- Steenburg Tavern
- U.S. National Register of Historic Places
- Location: US 9, Rhinebeck, New York
- Coordinates: 41°54′36″N 73°54′33″W﻿ / ﻿41.91000°N 73.90917°W
- Area: less than one acre
- Built: 1755
- MPS: Rhinebeck Town MRA
- NRHP reference No.: 87001070
- Added to NRHP: July 9, 1987

= Steenburg Tavern =

Historic commercial building in New York, United States

Steenburg Tavern is a historic Revolutionary War-era tavern located at Rhinecliff, Dutchess County, New York.

==History==
Located on the west side of Route 9, it was originally built about 1749 and expanded in the late 18th century.
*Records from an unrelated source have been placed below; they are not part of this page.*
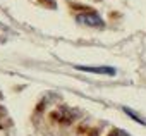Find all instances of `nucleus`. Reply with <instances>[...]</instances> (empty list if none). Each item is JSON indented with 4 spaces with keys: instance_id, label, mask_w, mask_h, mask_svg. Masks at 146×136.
<instances>
[{
    "instance_id": "6",
    "label": "nucleus",
    "mask_w": 146,
    "mask_h": 136,
    "mask_svg": "<svg viewBox=\"0 0 146 136\" xmlns=\"http://www.w3.org/2000/svg\"><path fill=\"white\" fill-rule=\"evenodd\" d=\"M79 133H83V136H96V131L95 129H90V127H83Z\"/></svg>"
},
{
    "instance_id": "4",
    "label": "nucleus",
    "mask_w": 146,
    "mask_h": 136,
    "mask_svg": "<svg viewBox=\"0 0 146 136\" xmlns=\"http://www.w3.org/2000/svg\"><path fill=\"white\" fill-rule=\"evenodd\" d=\"M124 112H125V114H127V115H129L131 119H134L136 122H139V124H143V126H146V119H143L141 115H137V114H136V112H132L131 109H127V107H124Z\"/></svg>"
},
{
    "instance_id": "7",
    "label": "nucleus",
    "mask_w": 146,
    "mask_h": 136,
    "mask_svg": "<svg viewBox=\"0 0 146 136\" xmlns=\"http://www.w3.org/2000/svg\"><path fill=\"white\" fill-rule=\"evenodd\" d=\"M5 114V109H2V107H0V115H4Z\"/></svg>"
},
{
    "instance_id": "5",
    "label": "nucleus",
    "mask_w": 146,
    "mask_h": 136,
    "mask_svg": "<svg viewBox=\"0 0 146 136\" xmlns=\"http://www.w3.org/2000/svg\"><path fill=\"white\" fill-rule=\"evenodd\" d=\"M108 136H131V134L125 133V131H122V129H112L108 133Z\"/></svg>"
},
{
    "instance_id": "8",
    "label": "nucleus",
    "mask_w": 146,
    "mask_h": 136,
    "mask_svg": "<svg viewBox=\"0 0 146 136\" xmlns=\"http://www.w3.org/2000/svg\"><path fill=\"white\" fill-rule=\"evenodd\" d=\"M0 98H2V93H0Z\"/></svg>"
},
{
    "instance_id": "3",
    "label": "nucleus",
    "mask_w": 146,
    "mask_h": 136,
    "mask_svg": "<svg viewBox=\"0 0 146 136\" xmlns=\"http://www.w3.org/2000/svg\"><path fill=\"white\" fill-rule=\"evenodd\" d=\"M78 71H84V73H95V74H110L113 76L115 74V69L113 67H108V65H76Z\"/></svg>"
},
{
    "instance_id": "2",
    "label": "nucleus",
    "mask_w": 146,
    "mask_h": 136,
    "mask_svg": "<svg viewBox=\"0 0 146 136\" xmlns=\"http://www.w3.org/2000/svg\"><path fill=\"white\" fill-rule=\"evenodd\" d=\"M76 117H78V112H76V110H70V109H67V107L57 109V110H53L52 115H50V119H52L53 122H57V124H70Z\"/></svg>"
},
{
    "instance_id": "1",
    "label": "nucleus",
    "mask_w": 146,
    "mask_h": 136,
    "mask_svg": "<svg viewBox=\"0 0 146 136\" xmlns=\"http://www.w3.org/2000/svg\"><path fill=\"white\" fill-rule=\"evenodd\" d=\"M76 21L83 26H90V28H103L105 23L103 19L95 12V11H90L86 7H83V12L76 16Z\"/></svg>"
}]
</instances>
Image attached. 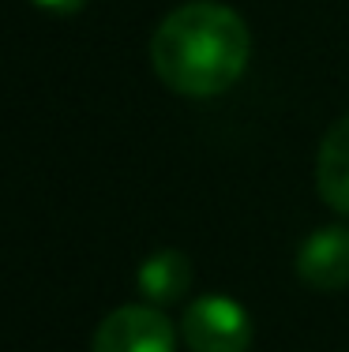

A 1749 map shows Joachim Radcliff living on the property; he was likely the original builder. A 1798 map indicates that it was by then a tavern owned by Benjamin van Steenburg.

==Building==
It is a four bay wide, two bay deep stone building built into a hillside. It features a sweeping gable roof and broad low verandah. The overhang of the front roof, sheltering a porch is a typical Dutch feature. Also on the property is a contributing carriage barn and privy. Originally built as a farmhouse, it was acquired as a dependency for Grasmere, as did the Benner House and Fredenburg House, by the mid-19th century.

It was added to the National Register of Historic Places in 1987.